Quando avevo tredici anni, la scuola richiese che tutti gli alunni partecipassero a quattro corsi diversi, tra cui economia domestica, arte, coro e intaglio del legno. In occasione del primo giorno di coro, l’insegnante ci chiamò a turno al pianoforte per ascoltare le nostre voci e suddividerci in gruppi. Quando toccò a me, cantai le note più volte. Ma l’insegnante non mi indicò un gruppo a cui aggregarmi: al contrario, dopo vari tentativi mi inviò all’ufficio scolastico perché fossi assegnata ad un corso diverso. Da quel momento in poi, ho sempre pensato che sarebbe stato meglio non cantare affatto, mai ad alta voce.
Ho portato con me quel pensiero per un decennio, finché non ho letto il Salmo 98, da giovane adulta. Lo scrittore inizia con l’invito a “cantare al Signore” (Salmo 98:1). Il motivo per cui dovremmo cantare non ha nulla a che fare con la qualità delle nostre voci. Dio prova gioia quando tutti i Suoi figli alzano a Lui canti di ringraziamento e lode. Siamo invitati a cantare a Dio perché “ha operato prodigi” (v. 1).

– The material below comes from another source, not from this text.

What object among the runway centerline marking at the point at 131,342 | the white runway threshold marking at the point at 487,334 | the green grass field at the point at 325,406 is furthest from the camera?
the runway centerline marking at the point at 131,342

Il salmista mette in luce due ragioni meravigliose per lodare con gioia Dio, con canti e con il cuore: la Sua opera di salvezza nelle nostre vite e la Sua costante fedeltà verso di noi. Nel coro di Dio, ognuno di noi ha una collocazione e può cantare a Dio per le cose meravigliose che ha compiuto.